LONDRES, 14 décembre (Reuters) - La chute des cours du pétrole contraint les fonds souverains des pays producteurs à puiser dans leurs réserves pour assurer les fins de mois de leurs Etats alors que le rendement de leurs investissements ne suffit pas à compenser la chute de leurs rentrées.

Certains doivent même céder des actifs faute de trésorerie, ce qui fait craindre l'enclenchement d'un cercle vicieux si le processus devait s'accélérer et entraîner les prix des actions et d'autres actifs à la baisse.

Au cours des deux dernières décennies, les fonds souverains ont vu leurs actifs progresser spectaculairement pour atteindre 7.000 milliards de dollars, selon la banque d'investissement Morgan Stanley.

Ceux dont les ressources dépendent principalement des exportations de pétrole de leur pays comme en Arabie saoudite, en Russie ou en Norvège, sont doublement pénalisés.
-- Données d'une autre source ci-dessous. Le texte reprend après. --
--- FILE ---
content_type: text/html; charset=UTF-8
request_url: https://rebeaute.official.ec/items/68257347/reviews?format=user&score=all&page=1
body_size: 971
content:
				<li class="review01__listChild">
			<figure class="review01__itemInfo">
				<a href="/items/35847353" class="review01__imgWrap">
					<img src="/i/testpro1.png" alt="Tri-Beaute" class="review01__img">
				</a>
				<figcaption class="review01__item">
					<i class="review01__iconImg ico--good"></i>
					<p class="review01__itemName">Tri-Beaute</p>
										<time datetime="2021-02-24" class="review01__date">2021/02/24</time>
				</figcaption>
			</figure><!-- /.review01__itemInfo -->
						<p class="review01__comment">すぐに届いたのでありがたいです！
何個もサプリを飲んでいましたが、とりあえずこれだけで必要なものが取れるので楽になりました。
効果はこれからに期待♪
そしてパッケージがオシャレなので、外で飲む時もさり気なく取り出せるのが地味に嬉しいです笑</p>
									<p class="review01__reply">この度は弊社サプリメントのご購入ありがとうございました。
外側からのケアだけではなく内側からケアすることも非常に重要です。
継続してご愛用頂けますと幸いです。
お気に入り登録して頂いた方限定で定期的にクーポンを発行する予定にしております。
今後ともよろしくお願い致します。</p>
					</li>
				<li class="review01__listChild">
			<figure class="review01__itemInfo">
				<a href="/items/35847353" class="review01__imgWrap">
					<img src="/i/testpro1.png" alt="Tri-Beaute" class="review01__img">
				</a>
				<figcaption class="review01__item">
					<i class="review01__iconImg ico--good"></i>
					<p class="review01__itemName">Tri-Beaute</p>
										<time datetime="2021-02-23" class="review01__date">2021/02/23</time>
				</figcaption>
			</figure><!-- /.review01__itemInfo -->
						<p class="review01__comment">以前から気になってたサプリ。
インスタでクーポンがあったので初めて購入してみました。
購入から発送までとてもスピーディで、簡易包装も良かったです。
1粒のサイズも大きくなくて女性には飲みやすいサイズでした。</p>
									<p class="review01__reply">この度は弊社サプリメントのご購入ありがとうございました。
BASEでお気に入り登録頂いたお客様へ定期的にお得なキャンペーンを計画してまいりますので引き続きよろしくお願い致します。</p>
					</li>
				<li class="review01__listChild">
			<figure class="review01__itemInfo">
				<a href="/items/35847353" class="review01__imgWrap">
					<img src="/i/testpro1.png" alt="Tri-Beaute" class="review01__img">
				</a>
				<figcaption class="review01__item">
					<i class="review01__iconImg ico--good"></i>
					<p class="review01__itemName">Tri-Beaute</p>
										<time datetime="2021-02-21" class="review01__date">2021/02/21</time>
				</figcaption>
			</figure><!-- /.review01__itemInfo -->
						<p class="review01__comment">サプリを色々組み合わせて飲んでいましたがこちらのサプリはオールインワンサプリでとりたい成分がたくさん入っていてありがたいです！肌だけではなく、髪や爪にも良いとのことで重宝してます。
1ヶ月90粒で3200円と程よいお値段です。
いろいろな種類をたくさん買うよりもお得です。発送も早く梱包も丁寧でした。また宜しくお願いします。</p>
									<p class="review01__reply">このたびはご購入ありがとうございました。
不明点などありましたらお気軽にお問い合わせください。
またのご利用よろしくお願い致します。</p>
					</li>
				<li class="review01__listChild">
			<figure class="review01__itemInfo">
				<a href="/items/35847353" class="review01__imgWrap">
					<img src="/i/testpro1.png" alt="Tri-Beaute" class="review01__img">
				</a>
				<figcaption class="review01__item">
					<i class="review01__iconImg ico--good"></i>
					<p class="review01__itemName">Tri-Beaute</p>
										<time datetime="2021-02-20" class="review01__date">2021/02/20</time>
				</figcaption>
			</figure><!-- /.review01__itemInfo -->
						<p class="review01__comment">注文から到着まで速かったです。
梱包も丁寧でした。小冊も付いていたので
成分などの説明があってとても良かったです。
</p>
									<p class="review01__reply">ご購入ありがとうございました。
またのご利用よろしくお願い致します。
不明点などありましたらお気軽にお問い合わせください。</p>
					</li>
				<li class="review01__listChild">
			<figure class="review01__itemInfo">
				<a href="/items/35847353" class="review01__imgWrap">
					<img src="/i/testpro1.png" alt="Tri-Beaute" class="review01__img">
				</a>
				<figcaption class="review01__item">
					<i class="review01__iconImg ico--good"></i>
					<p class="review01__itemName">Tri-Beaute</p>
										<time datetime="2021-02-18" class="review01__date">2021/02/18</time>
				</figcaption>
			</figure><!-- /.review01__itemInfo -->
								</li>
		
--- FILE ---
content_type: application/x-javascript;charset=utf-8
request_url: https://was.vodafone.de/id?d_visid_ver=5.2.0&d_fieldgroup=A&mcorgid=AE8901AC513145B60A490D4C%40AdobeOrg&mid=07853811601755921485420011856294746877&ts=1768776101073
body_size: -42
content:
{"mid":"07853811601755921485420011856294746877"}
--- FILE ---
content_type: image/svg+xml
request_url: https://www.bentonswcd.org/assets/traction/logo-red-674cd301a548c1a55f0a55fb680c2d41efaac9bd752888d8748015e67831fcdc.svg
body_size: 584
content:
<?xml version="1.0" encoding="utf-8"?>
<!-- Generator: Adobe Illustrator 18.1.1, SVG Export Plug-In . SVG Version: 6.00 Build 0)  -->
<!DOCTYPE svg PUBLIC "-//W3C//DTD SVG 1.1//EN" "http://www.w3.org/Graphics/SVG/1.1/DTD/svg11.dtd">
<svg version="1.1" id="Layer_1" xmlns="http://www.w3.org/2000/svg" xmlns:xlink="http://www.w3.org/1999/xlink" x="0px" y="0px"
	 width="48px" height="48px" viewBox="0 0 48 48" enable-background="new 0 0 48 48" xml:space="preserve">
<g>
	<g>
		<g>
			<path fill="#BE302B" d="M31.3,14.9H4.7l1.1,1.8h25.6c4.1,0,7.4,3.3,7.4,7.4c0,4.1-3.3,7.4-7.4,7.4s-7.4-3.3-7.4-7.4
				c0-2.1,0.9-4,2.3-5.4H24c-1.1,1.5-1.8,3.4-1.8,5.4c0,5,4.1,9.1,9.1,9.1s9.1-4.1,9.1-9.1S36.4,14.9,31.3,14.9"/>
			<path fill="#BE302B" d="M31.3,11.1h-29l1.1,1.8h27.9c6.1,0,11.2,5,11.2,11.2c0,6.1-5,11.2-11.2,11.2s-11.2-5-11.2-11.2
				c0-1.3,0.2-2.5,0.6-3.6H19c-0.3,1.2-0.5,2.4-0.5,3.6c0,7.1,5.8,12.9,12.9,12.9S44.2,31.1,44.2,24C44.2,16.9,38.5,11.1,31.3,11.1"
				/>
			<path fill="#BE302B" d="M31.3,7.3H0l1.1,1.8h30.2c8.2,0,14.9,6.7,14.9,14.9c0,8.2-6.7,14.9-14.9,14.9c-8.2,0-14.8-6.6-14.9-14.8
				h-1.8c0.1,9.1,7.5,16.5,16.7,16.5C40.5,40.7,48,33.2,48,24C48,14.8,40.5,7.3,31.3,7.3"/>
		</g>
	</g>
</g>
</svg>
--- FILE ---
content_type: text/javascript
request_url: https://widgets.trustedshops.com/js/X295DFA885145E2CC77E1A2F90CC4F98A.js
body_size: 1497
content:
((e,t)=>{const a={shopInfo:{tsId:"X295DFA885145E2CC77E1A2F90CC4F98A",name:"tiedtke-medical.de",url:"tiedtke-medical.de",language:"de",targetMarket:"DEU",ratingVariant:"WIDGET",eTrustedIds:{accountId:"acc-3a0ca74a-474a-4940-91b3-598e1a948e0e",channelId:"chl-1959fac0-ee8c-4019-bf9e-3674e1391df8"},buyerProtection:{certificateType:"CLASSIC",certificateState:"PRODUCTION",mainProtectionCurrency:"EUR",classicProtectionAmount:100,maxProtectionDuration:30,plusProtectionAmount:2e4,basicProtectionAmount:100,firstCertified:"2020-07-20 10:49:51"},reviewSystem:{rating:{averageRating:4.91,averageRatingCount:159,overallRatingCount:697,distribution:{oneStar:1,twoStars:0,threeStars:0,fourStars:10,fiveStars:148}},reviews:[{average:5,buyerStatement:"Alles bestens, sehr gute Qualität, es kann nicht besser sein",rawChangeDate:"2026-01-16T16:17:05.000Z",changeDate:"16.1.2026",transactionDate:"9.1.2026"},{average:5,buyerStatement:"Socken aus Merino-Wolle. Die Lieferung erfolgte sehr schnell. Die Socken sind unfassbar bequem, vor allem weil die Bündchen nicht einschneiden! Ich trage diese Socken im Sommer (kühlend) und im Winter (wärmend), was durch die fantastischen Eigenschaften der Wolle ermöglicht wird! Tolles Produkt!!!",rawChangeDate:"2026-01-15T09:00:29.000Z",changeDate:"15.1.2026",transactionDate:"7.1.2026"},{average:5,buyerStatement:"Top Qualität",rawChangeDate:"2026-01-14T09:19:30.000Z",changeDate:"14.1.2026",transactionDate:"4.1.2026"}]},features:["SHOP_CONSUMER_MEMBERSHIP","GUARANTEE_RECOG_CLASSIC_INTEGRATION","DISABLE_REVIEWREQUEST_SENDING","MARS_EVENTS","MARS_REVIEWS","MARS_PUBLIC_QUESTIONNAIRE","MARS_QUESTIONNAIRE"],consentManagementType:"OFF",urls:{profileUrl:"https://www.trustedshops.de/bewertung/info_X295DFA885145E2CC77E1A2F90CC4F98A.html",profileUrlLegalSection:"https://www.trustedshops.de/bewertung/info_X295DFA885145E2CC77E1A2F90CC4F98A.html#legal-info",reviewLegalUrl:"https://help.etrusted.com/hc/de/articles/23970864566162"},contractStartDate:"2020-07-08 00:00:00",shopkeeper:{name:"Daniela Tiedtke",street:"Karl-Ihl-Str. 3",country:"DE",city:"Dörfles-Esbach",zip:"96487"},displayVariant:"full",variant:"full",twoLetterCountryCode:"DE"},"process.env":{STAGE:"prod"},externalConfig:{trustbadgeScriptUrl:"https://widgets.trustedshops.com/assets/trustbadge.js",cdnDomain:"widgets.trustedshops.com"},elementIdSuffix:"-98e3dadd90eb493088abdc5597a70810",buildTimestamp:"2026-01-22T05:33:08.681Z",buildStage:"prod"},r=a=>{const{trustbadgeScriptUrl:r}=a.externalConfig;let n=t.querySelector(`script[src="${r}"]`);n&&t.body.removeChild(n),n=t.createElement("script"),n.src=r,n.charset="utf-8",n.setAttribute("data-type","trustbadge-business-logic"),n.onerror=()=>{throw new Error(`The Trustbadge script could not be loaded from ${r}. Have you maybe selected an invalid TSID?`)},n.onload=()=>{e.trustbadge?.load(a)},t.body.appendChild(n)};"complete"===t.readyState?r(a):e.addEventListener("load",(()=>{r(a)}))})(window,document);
Le cours du baril de Brent a chuté de près de 70% depuis juin 2014 à moins de 37 dollars le baril, amputant les revenus pétroliers des pays producteurs.

Dans le même temps, la faiblesse de la croissance mondiale et la baisse de l'ordre de 20% de certaines classes d'actifs comme les actions émergentes impliquent que certains fonds ne peuvent dégager des rendements suffisants pour compenser les conséquences de la chute des cours du brut sur leurs revenus.

"Un fonds souverain qui dégage un rendement supérieur à 6% s'en sort bien", a dit un gestionnaire d'actifs qui a requis l'anonymat. Même le fonds souverain de Singapour, GIC, dont les revenus ne dépendent pas de la vente de matières premières ou d'énergie, anticipe un rendement de ses investissements inférieur sur les cinq à 10 prochaines années.